Music festivals deem photography tool narcissistic and unsafe
By Elliot Chan, Opinions Editor
Formerly published by The Other Press. April 7, 2015
To Coachella and Lollapalooza, well done. Way to take a stand against the selfie stick—an abomination. In a world where we are so self-centred, snapping images of our daily features, our meals, and our mundane everyday tasks, it’s about time we sever the need to turn all the attention on us.
Music events like Coachella and Lollapalooza are the settings for memories (at least, you should try to limit your alcohol consumption so you can remember it). They’re grand spectacles, but they’re also events you have to share with thousands of other people. The concerts are not just for you, even though you’ve paid to attend and participate.

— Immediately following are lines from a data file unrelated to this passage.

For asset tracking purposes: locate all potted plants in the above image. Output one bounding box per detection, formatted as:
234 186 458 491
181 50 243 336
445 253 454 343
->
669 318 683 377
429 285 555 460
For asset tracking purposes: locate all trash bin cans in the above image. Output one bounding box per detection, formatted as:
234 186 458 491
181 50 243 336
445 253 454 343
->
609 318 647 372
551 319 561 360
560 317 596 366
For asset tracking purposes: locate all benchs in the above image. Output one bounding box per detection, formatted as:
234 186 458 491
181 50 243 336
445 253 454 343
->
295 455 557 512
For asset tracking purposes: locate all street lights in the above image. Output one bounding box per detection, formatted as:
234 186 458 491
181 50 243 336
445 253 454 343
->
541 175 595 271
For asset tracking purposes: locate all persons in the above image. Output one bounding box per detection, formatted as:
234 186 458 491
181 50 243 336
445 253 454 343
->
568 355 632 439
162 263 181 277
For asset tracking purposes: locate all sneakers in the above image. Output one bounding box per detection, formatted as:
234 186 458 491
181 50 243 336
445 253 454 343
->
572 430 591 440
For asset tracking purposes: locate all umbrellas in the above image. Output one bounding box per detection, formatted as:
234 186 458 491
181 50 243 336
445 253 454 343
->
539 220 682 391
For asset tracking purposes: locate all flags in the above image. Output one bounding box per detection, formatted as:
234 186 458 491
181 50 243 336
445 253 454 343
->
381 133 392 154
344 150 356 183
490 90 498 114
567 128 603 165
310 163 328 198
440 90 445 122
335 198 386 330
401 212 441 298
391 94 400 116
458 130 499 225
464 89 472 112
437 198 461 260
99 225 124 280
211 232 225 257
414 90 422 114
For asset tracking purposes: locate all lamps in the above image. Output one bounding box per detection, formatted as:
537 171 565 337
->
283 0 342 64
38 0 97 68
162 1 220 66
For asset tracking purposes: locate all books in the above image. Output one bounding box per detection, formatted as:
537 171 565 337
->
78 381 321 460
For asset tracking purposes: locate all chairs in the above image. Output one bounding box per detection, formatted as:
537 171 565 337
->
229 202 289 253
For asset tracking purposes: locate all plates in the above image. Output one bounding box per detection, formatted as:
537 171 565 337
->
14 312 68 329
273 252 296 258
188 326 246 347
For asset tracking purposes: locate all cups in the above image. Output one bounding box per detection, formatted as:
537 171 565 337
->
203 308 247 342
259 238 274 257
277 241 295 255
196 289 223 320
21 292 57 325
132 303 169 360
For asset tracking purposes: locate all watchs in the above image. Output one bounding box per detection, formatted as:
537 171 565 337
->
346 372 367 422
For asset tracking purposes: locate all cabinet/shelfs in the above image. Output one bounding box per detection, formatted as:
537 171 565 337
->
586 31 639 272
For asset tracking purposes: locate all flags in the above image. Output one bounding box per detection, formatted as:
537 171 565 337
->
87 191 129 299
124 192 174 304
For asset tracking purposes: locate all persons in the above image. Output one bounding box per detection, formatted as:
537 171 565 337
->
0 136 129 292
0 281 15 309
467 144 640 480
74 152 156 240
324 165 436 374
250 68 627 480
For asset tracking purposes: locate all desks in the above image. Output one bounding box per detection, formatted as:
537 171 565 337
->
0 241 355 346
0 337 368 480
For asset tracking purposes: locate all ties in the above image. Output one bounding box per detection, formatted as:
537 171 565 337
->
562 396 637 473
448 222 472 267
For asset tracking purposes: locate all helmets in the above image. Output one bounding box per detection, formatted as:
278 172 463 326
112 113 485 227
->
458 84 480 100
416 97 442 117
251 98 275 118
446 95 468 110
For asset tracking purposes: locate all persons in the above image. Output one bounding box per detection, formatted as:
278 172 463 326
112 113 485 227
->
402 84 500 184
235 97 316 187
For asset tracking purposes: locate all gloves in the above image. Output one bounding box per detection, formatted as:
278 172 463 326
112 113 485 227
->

Perhaps selfie sticks have gotten a bad rap for being self-indulgent and the people using them are often seen as being inconsiderate. However, I believe the main problem with selfie sticks is the cultural acceptance of them. Many of us have accepted the fact that if you want to take a good picture of yourself, an extending stick with a little grip at the end is the apt tool to do it. First of all, you don’t need a good picture of yourself at a music festival or anything else. What good does a picture of your face and a blurry background do?
If you want to take pictures, capture candid moments, not contrived compositions. If you want a group picture, invite someone to help you take it. Most people are eager to help you capture a genuine moment between friends. More often than not it turns out better too. If you want a true memory of the event, you shouldn’t be taking pictures of yourself, you should be focussing the camera the other way, capturing your surroundings and the people around you. Or better yet, put the camera away for a bit and just savour the moment.
Admit it, it’s already bad enough that so many people are holding cameras and smartphones above their heads to record concert performances. There is no way to stop that. We have already sunk too deep into that realm to reverse the habit. But there is still time to keep selfie sticks out of our cultural norm. We don’t have to be slaves to our own narcissism. It’s time we use forward-facing products to enhance our experiences, not the kind that fish for compliments and are designed for bragging rights.